Fragment tekstu:
▬▬▬▬▬▬

Kanadyjska służba wywiadowcza Canadian Security Intelligence Service opublikowała raport mówiący że Rosja przygotowuje się do wojny na dużą skalę. Modernizacja skupia się głównie na zdolnościach potrzebnych do działań konwencjonalnych a nie do wojny hybrydowej. Nota bene jak się to ma do działań naszego MON który właśnie odwrotnie, obudził się po 2 latach od aneksji Krymu i skupia się na zdolnościach do wojny hybrydowej, nawet ćwiczył je podczas Anakondy-16, a także uzasadnia tym rozbudowę OT? Polskie kierownictwo wciąż tylko reaguje na wydarzenia i to z kilkuletnim opóźnieniem. Tymczasem właściwa strategia wymaga przewidywania wydarzeń, a nawet ich dyskretnego kreowania, często rękoma innych. Tak właśnie postępuje Rosja i wiodące państwa Zachodu.
Rzeczywiście rosyjska seria wielkich ćwiczeń ma pewna logikę. Pierwsze zakładały postawienie w stan gotowości i błyskawiczne przegrupowania na wielkie odległości liczone w tysiącach kilometrów, najbardziej rozwiniętych jednostek wschodniego i centralnego okręgów wojskowych. Potem były ćwiczenia wojsk Zachodniego i Południowego OW. Ostatnie, przeprowadzone kilka dni temu, obejmowały postawienie w stan gotowości baz sprzętu i amunicyjnych w całym państwie!
Można powiedzieć że był to ostatni element jaki trzeba przećwiczyć przed dużą wojną i mobilizacją. Przy okazji tych ostatnich ćwiczeń, okazało się że czas mobilizacji baz sprzętu i uzbrojenia (ros: bazy chranienija i riemonta wojennoj tiechniki) i przekształcenia ich w regularne brygady zmechanizowane, pancerne czy artylerii, to zaledwie kilka dni. Tymczasem w Polsce procedury są tak rozciągnięte w czasie, że nawet mniej rozwinięte brygady potrzebują miesięcy żeby osiągnąć pełną gotowość, nie mówiąc już o jednostkach nowoformowanych.
Jak mówi kanadyjski raport, również gospodarka Rosji kształtowana jest w taki sposób, aby zapewnić
maksymalną niezależność, nawet kosztem dynamiki wzrostu, co może być przygotowaniem do jeszcze większych sankcji i konieczności długotrwałego pozostawania gospodarki w izolacji w razie wybuchu wojny.

▬▬▬▬▬▬

Fragmenty zbioru danych:
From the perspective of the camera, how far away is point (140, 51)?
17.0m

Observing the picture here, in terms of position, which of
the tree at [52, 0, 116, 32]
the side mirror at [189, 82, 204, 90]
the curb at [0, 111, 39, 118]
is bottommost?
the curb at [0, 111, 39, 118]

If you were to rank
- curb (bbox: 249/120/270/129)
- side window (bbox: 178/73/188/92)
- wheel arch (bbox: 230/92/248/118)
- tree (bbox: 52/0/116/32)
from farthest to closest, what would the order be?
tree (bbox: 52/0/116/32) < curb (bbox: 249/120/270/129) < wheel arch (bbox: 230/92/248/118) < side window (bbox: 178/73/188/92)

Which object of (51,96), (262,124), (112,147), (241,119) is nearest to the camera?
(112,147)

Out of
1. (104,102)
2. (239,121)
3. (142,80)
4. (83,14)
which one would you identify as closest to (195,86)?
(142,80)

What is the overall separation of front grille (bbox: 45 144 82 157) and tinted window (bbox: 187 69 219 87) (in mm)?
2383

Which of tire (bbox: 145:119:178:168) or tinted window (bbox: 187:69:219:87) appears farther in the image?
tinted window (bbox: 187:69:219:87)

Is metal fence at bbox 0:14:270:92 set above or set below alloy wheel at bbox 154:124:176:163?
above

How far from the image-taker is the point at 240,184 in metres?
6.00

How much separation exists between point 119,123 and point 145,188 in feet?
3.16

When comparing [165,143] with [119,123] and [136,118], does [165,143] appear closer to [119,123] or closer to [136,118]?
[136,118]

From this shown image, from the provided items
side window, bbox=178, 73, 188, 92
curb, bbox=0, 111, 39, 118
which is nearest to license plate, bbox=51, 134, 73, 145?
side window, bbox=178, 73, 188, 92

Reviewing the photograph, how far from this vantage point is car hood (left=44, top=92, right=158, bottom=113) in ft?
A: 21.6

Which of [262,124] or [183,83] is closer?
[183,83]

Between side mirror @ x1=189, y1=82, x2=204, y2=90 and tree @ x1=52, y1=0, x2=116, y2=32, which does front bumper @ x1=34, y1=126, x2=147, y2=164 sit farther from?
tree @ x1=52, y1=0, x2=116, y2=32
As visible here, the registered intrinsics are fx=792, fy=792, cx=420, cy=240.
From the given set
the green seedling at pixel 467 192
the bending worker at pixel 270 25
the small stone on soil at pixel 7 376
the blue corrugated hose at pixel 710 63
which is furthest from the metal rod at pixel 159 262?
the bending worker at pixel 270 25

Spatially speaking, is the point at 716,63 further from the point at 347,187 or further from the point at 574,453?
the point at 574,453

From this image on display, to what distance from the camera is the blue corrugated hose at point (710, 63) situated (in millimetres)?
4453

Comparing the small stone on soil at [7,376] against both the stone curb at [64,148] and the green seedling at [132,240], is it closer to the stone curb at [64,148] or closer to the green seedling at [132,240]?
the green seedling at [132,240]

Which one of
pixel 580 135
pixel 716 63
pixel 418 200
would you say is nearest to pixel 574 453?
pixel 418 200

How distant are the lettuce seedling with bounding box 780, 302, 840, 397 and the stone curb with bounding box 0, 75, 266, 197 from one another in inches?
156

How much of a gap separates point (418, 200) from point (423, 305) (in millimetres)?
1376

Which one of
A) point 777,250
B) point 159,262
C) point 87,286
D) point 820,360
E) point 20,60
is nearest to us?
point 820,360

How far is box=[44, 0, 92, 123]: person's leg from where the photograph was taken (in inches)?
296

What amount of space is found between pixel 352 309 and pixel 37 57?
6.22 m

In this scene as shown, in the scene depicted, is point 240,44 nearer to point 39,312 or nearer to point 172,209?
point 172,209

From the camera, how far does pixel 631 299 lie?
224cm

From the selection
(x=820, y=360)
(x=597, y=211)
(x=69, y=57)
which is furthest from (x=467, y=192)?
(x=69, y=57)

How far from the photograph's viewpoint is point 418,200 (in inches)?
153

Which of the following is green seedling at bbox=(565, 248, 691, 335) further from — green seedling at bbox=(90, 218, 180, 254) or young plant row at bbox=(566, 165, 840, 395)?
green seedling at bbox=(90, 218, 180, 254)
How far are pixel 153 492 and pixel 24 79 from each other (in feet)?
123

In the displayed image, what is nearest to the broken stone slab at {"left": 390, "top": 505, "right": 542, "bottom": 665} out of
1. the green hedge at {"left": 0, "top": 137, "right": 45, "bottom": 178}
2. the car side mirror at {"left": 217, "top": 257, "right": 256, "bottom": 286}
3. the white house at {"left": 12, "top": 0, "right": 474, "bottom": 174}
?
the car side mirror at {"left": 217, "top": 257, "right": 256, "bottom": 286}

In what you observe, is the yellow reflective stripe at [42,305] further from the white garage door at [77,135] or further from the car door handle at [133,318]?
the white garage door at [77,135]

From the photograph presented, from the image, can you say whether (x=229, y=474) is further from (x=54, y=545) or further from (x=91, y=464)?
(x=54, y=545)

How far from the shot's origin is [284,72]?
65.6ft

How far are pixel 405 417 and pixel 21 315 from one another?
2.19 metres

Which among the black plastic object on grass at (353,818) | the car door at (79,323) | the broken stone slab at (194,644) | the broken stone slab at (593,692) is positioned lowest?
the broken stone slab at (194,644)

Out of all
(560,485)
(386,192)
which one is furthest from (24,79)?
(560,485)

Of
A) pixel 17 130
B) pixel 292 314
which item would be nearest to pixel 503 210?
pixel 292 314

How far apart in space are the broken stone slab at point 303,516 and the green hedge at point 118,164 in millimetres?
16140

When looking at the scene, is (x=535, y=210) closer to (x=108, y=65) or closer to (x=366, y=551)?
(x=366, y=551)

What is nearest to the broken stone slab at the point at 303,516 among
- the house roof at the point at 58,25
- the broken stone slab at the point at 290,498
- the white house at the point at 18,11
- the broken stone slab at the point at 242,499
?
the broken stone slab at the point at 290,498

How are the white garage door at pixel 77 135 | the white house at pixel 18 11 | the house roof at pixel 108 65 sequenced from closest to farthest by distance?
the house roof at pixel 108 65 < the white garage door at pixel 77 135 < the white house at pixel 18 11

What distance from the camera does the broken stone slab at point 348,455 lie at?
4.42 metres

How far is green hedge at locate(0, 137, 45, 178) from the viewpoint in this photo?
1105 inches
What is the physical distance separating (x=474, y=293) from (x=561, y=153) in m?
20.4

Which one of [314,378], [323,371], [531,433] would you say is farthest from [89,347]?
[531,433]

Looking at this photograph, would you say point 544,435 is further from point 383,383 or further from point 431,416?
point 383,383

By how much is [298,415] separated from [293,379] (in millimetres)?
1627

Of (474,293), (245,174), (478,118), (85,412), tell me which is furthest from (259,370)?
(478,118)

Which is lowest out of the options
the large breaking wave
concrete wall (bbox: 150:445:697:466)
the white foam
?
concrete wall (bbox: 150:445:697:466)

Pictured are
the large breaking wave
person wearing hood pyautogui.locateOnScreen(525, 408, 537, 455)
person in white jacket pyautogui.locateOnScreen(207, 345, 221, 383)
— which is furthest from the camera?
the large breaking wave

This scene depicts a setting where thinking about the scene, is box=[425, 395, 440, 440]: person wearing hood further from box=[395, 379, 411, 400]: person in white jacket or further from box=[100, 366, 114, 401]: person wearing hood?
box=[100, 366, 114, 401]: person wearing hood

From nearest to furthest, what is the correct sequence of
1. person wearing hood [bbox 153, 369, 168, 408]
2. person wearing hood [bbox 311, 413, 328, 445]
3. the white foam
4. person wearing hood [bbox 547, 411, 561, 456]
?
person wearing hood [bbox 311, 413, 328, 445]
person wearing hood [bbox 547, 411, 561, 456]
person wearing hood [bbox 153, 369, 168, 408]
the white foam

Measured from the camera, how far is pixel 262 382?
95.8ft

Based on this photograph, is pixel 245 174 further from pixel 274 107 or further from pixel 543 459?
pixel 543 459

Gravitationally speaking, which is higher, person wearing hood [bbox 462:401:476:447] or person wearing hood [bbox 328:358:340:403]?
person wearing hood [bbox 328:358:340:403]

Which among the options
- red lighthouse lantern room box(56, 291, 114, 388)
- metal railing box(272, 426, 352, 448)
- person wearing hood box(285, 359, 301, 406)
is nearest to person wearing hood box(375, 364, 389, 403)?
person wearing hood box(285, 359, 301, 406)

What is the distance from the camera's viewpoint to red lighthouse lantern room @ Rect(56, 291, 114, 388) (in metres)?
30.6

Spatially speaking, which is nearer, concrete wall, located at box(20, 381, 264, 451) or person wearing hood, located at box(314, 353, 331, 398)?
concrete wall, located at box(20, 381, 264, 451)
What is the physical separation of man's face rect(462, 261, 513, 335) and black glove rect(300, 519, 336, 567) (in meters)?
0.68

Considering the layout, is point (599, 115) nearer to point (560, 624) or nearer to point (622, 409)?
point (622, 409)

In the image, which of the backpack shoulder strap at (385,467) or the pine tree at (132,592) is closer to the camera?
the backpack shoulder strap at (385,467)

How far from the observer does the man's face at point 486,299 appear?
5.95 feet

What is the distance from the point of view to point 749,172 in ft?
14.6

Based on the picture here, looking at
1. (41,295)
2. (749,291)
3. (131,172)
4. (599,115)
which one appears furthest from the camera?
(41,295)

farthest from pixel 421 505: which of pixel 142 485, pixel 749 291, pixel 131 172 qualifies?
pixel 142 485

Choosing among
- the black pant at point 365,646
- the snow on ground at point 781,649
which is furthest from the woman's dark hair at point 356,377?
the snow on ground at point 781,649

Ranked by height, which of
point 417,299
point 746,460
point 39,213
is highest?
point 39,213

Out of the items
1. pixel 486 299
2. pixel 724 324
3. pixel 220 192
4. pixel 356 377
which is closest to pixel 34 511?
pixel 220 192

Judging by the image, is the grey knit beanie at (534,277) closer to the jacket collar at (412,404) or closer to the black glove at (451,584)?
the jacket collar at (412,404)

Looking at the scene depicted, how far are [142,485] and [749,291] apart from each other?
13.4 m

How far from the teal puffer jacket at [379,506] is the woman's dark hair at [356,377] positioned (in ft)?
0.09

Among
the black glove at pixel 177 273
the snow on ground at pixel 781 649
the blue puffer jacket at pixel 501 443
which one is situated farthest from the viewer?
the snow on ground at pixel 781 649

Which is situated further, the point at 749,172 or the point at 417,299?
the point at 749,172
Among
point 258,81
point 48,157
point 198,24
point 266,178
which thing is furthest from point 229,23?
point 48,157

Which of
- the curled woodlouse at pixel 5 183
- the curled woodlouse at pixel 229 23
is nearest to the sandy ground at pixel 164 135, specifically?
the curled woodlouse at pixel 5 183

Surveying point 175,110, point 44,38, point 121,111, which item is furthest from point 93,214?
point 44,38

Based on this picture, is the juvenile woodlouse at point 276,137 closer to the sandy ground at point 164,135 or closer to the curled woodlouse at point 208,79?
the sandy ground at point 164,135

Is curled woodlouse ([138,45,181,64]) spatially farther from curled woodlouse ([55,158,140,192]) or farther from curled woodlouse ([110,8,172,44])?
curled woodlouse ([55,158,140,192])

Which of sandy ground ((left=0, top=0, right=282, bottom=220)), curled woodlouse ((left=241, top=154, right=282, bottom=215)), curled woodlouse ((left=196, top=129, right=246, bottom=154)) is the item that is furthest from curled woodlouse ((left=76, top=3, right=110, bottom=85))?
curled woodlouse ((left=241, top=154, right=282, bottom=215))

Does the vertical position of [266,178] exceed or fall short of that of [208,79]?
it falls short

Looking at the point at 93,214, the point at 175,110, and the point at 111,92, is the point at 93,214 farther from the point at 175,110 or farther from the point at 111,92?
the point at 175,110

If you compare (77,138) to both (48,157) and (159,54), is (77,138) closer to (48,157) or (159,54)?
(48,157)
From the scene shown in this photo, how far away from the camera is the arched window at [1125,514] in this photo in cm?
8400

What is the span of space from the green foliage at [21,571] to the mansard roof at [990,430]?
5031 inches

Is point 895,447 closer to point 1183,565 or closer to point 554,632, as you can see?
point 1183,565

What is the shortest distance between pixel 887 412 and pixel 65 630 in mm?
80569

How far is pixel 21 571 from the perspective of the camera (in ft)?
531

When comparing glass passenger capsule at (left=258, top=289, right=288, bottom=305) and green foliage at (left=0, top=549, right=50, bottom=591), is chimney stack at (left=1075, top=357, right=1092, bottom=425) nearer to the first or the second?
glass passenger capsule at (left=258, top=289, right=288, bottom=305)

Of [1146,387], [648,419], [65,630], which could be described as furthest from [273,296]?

▬▬▬▬▬▬

Zadania do wykonania:
1. Jak długo, według tekstu o przygotowaniach Rosji do wojny, trwa mobilizacja rosyjskich baz sprzętu i uzbrojenia oraz przekształcenie ich w regularne brygady?
2. Skopiuj bez zmian część tekstu o przygotowaniach Rosji do wojny. Zacznij od słów "Rzeczywiście rosyjska seria" i zakończ na słowach "w całym państwie!".

Wyniki:
1. Zaledwie kilka dni.

2.
Rzeczywiście rosyjska seria wielkich ćwiczeń ma pewna logikę. Pierwsze zakładały postawienie w stan gotowości i błyskawiczne przegrupowania na wielkie odległości liczone w tysiącach kilometrów, najbardziej rozwiniętych jednostek wschodniego i centralnego okręgów wojskowych. Potem były ćwiczenia wojsk Zachodniego i Południowego OW. Ostatnie, przeprowadzone kilka dni temu, obejmowały postawienie w stan gotowości baz sprzętu i amunicyjnych w całym państwie!